Two people are debating online about something they’re passionate about. At first they stick to the issues, but after a while they become more heated. Their language turns sharper, their positions become more entrenched, and their exchange becomes an “I’m right, you’re wrong” battle of the wills. In just a short time it’s become an online fight where emotions are stronger than rationality, where insults, sometimes elegantly crafted, sometimes more base, are hurled by each side with abandon.
And afterwards, looking back on what happened, each person says – with complete sincerity – that what happened was the other individual’s fault.
The Mom Pledge Blog recently wrote about this phenomenon in its post Into the abyss, which talked about the example of two women pointing fingers at each other, both feeling victimized, and yet both apparently engaged in bullying behavior.

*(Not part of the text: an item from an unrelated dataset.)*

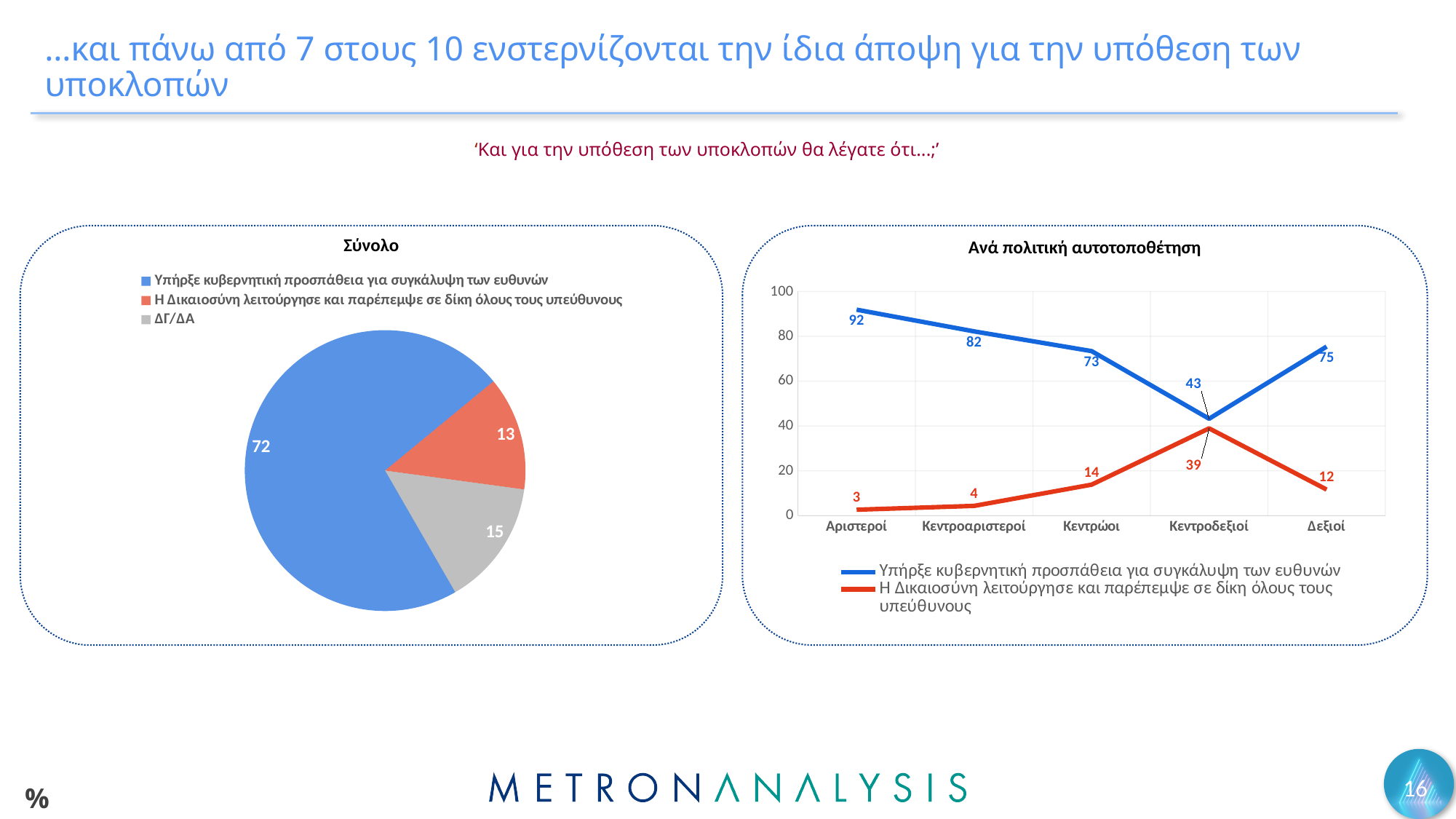
What kind of chart is the 'Σύνολο' chart? Pie chart What kind of chart is the 'Ανά πολιτική αυτοτοποθέτηση' chart? Line chart How many series does the legend of the 'Ανά πολιτική αυτοτοποθέτηση' chart list? 2 In the 'Ανά πολιτική αυτοτοποθέτηση' chart, for which category is the 'Η Δικαιοσύνη λειτούργησε και παρέπεμψε σε δίκη όλους τους υπεύθυνους' series highest? Κεντροδεξιοί In the 'Ανά πολιτική αυτοτοποθέτηση' chart, for which category is the 'Υπήρξε κυβερνητική προσπάθεια για συγκάλυψη των ευθυνών' series highest? Αριστεροί In the 'Σύνολο' chart, which category has the smallest slice? Η Δικαιοσύνη λειτούργησε και παρέπεμψε σε δίκη όλους τους υπεύθυνους In the 'Ανά πολιτική αυτοτοποθέτηση' chart, what is the value of 'Η Δικαιοσύνη λειτούργησε και παρέπεμψε σε δίκη όλους τους υπεύθυνους' for 'Κεντρώοι'? 14 In the 'Ανά πολιτική αυτοτοποθέτηση' chart, what is the difference between the two series for 'Δεξιοί'? 63 In the 'Σύνολο' chart, what is the value for 'Υπήρξε κυβερνητική προσπάθεια για συγκάλυψη των ευθυνών'? 72 In the 'Σύνολο' chart, what is the value for 'ΔΓ/ΔΑ'? 15 In the 'Ανά πολιτική αυτοτοποθέτηση' chart, what is the value of 'Υπήρξε κυβερνητική προσπάθεια για συγκάλυψη των ευθυνών' for 'Κεντροδεξιοί'? 43 In the 'Ανά πολιτική αυτοτοποθέτηση' chart, how many categories are shown on the x axis? 5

So where does this myopic thinking come from?
According to Mistakes Were Made (But Not By Me): Why We Justify Foolish Beliefs, Bad Decisions, and Hurtful Acts, it’s the result of having to deal with cognitive dissonance:
Most people, when directly confronted by evidence that they are wrong, do not change their point of view or course of action but justify it even more tenaciously. Even irrefutable evidence is rarely enough to piece the mental armor of self-justification.
Self-justification is more powerful and more dangerous than the explicit lie. It allows people to convince themselves that what they did was the best thing they could have done. In fact, come to think of it, it was the right thing.
Self-justification not only minimizes our mistakes and bad decisions; it is also the reason that everyone can see a hypocrite in action except the hypocrite.
Next time you see something you disagree with online or find yourself criticized, stop and think about whether this is a fight worth getting into or whether, in this particular situation, a better option might be to step away.